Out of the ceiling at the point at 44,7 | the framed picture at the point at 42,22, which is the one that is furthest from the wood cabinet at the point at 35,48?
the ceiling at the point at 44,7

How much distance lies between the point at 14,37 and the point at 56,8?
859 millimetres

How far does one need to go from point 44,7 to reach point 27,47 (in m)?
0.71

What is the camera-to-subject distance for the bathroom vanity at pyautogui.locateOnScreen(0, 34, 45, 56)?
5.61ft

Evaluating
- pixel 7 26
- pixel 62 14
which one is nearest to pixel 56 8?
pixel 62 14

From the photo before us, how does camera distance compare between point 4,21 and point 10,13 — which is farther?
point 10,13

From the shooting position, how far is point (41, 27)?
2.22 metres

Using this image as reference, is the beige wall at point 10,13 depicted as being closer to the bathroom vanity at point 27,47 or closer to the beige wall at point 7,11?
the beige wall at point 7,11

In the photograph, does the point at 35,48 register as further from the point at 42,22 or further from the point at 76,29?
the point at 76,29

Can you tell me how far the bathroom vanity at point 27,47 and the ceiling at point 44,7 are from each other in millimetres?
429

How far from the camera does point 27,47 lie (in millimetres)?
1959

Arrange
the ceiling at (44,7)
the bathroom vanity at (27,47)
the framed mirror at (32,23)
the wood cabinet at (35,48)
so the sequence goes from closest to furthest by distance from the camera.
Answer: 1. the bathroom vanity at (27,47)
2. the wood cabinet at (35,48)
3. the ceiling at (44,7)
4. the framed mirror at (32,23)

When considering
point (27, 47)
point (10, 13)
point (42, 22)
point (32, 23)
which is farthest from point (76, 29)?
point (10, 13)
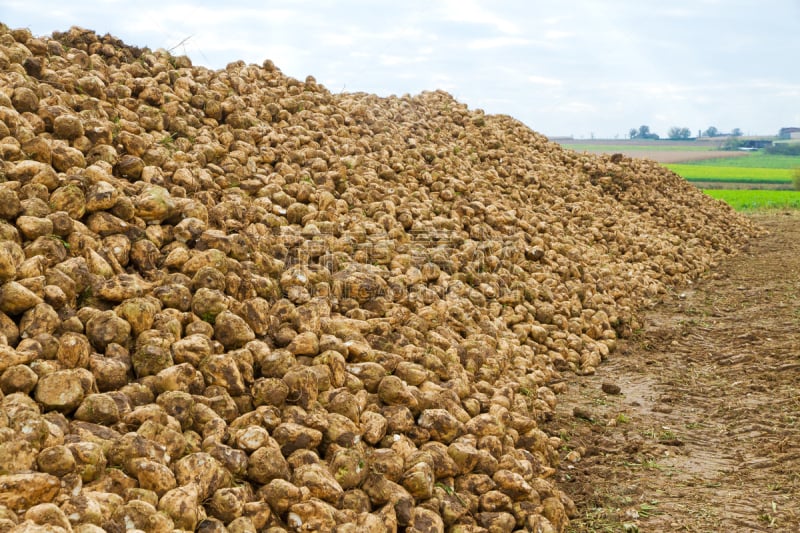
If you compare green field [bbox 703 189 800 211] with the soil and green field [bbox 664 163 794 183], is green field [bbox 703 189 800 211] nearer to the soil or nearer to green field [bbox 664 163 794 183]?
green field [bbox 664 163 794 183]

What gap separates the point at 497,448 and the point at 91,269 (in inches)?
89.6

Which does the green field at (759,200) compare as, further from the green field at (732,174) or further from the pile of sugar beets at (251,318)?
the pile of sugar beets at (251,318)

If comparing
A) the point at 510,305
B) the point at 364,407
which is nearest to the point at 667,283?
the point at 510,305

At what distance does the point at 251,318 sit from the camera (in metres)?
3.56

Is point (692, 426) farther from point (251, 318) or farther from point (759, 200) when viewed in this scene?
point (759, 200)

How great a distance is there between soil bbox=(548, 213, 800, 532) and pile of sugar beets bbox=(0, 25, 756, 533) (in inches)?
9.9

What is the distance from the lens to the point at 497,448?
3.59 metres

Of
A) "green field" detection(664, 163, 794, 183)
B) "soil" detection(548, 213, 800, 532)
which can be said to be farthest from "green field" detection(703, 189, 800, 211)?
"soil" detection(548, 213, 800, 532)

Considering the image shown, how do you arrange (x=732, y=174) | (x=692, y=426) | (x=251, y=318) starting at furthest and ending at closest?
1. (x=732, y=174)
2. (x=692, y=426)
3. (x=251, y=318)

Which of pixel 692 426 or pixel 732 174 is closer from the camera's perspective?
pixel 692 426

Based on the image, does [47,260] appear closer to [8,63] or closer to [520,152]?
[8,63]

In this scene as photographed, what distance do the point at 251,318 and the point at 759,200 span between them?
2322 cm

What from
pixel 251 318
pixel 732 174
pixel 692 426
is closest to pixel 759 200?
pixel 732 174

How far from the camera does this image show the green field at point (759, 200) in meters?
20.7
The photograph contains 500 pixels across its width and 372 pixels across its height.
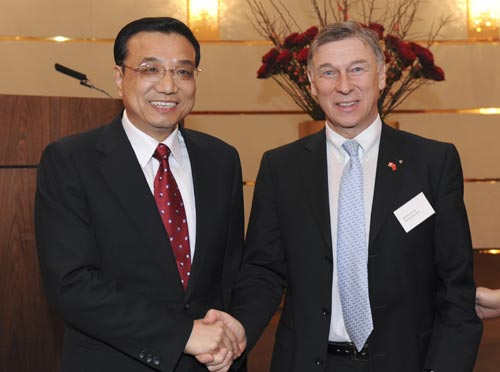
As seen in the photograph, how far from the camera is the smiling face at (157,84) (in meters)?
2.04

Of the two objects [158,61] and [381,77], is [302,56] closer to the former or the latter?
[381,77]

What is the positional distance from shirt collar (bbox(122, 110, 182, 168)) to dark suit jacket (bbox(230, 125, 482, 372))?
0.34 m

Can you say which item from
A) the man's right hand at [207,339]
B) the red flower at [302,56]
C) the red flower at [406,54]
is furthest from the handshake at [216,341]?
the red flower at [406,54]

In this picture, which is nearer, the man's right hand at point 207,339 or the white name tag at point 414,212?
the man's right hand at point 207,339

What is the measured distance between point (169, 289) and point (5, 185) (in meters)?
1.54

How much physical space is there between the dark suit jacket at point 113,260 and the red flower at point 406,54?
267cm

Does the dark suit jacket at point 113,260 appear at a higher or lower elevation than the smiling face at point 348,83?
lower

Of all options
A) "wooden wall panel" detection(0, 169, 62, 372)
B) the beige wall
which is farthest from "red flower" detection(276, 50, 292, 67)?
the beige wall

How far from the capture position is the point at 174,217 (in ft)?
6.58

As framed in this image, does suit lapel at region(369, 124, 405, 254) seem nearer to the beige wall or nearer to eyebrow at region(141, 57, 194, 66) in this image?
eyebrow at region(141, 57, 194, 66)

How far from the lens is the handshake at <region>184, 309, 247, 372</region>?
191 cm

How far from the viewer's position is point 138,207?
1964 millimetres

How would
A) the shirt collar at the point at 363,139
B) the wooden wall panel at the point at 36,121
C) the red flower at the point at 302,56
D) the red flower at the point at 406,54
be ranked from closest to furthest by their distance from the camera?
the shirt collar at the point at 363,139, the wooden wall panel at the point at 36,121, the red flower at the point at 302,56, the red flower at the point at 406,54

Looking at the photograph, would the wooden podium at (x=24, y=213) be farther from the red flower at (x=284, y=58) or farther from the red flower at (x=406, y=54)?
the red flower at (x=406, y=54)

━━━━━━━━━━━━━━━━

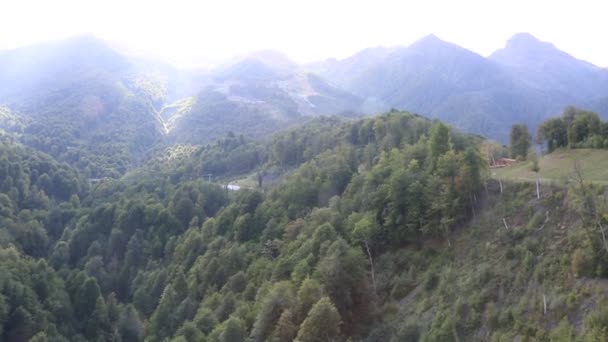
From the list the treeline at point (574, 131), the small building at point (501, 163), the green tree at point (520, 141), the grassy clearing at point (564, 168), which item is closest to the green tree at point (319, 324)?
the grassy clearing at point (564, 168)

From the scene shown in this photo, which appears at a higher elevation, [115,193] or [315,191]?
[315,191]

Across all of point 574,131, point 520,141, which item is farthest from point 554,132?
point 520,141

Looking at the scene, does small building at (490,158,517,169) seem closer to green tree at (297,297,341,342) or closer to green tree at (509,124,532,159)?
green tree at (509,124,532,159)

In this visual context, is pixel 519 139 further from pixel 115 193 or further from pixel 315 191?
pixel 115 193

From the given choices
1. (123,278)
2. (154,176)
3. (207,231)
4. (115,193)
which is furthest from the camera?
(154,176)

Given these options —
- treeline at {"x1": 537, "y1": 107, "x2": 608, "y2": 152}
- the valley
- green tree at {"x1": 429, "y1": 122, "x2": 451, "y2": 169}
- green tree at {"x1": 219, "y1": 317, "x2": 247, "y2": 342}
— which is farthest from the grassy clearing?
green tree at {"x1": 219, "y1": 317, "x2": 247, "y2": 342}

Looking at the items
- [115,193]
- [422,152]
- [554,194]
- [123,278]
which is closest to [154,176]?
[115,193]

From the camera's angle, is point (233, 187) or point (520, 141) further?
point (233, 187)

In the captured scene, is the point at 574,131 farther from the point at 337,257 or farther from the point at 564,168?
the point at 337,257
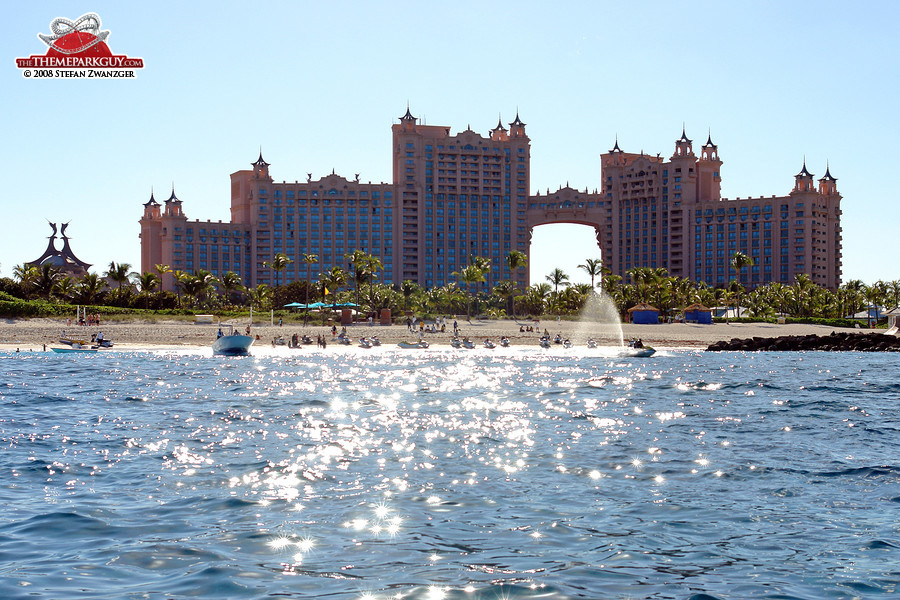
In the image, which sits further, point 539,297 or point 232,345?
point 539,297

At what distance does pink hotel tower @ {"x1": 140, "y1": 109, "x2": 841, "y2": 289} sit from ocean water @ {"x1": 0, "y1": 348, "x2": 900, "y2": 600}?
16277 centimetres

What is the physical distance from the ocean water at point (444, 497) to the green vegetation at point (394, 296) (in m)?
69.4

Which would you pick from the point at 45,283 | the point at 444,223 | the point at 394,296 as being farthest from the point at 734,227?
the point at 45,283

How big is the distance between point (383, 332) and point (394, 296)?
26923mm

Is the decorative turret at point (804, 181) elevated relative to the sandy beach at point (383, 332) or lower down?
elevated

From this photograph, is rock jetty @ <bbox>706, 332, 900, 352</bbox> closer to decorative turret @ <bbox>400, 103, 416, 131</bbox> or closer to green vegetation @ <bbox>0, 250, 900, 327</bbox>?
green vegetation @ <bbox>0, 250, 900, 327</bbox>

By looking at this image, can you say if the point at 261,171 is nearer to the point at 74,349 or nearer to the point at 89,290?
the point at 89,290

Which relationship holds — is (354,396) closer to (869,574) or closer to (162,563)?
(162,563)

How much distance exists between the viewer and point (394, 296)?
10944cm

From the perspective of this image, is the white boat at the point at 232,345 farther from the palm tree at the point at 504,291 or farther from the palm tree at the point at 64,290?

━━━━━━━━━━━━━━━━

> _What you are asked to do_: Copy out the lines starting with the one containing "Does the dark" and going on through the one containing "the shirt collar at the point at 363,139, the", keeping every word and mark the same.

> _Exercise response_:
Does the dark suit jacket at point 113,260 appear at a higher or lower elevation than the smiling face at point 348,83?
lower

Of all options
A) "wooden wall panel" detection(0, 169, 62, 372)
B) the beige wall
which is farthest from "red flower" detection(276, 50, 292, 67)?
the beige wall

How far from the capture position is the point at 174,217 (in ft)?
6.58

As framed in this image, does suit lapel at region(369, 124, 405, 254) seem nearer to the beige wall or nearer to eyebrow at region(141, 57, 194, 66) in this image?
eyebrow at region(141, 57, 194, 66)

How far from the lens is the handshake at <region>184, 309, 247, 372</region>?
191 cm

How far from the viewer's position is point 138,207?
1964 millimetres

How would
A) the shirt collar at the point at 363,139
B) the wooden wall panel at the point at 36,121
C) the red flower at the point at 302,56
D) the red flower at the point at 406,54
be ranked from closest to furthest by their distance from the camera?
the shirt collar at the point at 363,139, the wooden wall panel at the point at 36,121, the red flower at the point at 302,56, the red flower at the point at 406,54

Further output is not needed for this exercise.